**Text:**
Patricia Fortini Brown

 

לקטלוג

 

This book offers an engaging and original perspective on the private lives and material culture of aristocratic families in sixteenth-century Venice. Distinguished art historian Patricia Fortini Brown takes us behind the elegant, closed doors of grand palaces built along the Venetian canals - the homes of families who wished to live in a noble manner. She examines the roles of both fine and applied arts in family life as well as the public massages that these impressive homes conveyed.

**Exercise set:**
- a) In the book description, reproduce word for word the passage starting at "This book offers" and ending at "impressive homes conveyed.".
- b) According to the book description, where were the grand palaces built?
- c) List every adjective the book description applies to the palaces, to their doors, or to the homes.

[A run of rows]
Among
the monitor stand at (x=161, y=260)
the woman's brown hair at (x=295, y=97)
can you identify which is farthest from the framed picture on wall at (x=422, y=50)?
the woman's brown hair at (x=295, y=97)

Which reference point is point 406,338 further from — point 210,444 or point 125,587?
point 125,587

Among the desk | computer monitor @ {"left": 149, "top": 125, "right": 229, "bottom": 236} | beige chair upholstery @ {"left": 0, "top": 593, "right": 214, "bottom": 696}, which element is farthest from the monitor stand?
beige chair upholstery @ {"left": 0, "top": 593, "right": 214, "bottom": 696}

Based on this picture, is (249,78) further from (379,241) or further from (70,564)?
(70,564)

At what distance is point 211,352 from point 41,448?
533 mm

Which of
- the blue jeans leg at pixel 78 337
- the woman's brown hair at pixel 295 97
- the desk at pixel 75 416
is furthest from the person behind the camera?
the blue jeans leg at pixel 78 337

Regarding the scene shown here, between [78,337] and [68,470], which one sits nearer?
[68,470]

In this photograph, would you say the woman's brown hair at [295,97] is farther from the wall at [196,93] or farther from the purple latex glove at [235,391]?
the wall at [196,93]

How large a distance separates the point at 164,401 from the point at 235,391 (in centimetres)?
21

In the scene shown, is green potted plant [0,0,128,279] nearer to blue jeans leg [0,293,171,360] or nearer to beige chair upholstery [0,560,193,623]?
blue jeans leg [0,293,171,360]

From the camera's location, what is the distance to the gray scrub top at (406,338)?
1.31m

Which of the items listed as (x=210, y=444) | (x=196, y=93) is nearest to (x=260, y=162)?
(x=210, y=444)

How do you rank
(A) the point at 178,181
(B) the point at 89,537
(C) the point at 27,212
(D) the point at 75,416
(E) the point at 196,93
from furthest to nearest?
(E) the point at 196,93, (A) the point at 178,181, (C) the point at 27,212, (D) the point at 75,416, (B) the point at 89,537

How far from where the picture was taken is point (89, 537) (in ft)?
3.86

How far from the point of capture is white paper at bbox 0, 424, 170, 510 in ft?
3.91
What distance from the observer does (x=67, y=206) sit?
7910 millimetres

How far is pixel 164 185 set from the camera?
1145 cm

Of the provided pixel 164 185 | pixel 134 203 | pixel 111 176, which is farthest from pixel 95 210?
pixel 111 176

**Answers by task:**
- a)
This book offers an engaging and original perspective on the private lives and material culture of aristocratic families in sixteenth-century Venice. Distinguished art historian Patricia Fortini Brown takes us behind the elegant, closed doors of grand palaces built along the Venetian canals - the homes of families who wished to live in a noble manner. She examines the roles of both fine and applied arts in family life as well as the public massages that these impressive homes conveyed.

- b) Along the Venetian canals.

- c) elegant, closed, grand, impressive